逃げようとしたkaitoに、ジンバが容赦なく憑依。一瞬でkaitoはふざけた雰囲気からジンバのような真面目そうな雰囲気へと変わってみせる。

 

「…さて、これで良いのだな?」

 

「問題ないぜ。kaitoの奴、ほっとくとまたサボるだろうしな」

 

「にゃははは……あ、そうだ! ユイ、ジンバ、これ使って!」

 

「「!」」

 

カリスは持っていた二つのバックルをそれぞれユイ、kaito(ジンバ憑依)に投げ渡す。

 

「ギャレンバックル…!」

 

「ふむ、王騎以外でライダーに変身する事になるとはな」

 

ユイはクワガタムシが描かれたスペードのカードをバックルに通し、kaito(ジンバ憑依)は蜘蛛の描かれたクラブのカードをバックルに通して腹部に装着。

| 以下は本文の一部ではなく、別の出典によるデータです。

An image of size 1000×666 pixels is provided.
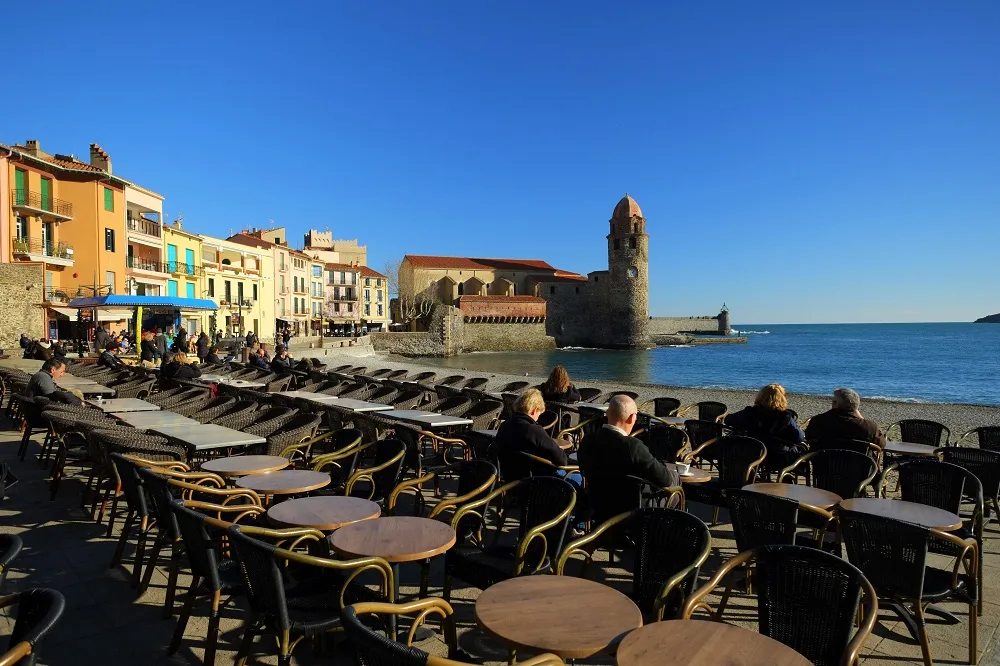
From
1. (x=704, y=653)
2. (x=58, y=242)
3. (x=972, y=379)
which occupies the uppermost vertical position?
(x=58, y=242)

そのまま二人は変身ポーズを取る。

 

「「変身!!」」

 

≪TURM UP≫

 

≪OPEN UP≫

 

ユイは青いオリハルコンエレメントを通過してクワガタムシを模した赤いダイヤの戦士―――仮面ライダーギャレンに変身し、kaito(ジンバ憑依)は紫色のオリハルコンエレメントを通過して蜘蛛を模した緑色のクラブの戦士―――仮面ライダーレンゲルに変身してみせた。

 

 

 

 

 

 

 

 

 

『シャアッ!!』

 

「どわたたたたっ!?」

 

『オノレ、マダ逃ゲル気カ……ッ!?』

 

逃げ惑う龍騎を攻撃し続けていた大蛇の幻影は気配を感じ取り、龍騎がいる方向とは別の方向を振り向き、その先に並び立っている者達を見て驚愕する。

 

「さぁ、仕切り直しだ!!」

 

「あぁ!!」

 

「応!!」

 

「…!!」

 

 

 

 

 

 

ブレイド、カリス、ギャレン、レンゲル。

 

 

 

 

 

 

全てのスートのライダーが、大蛇の幻影と対峙した。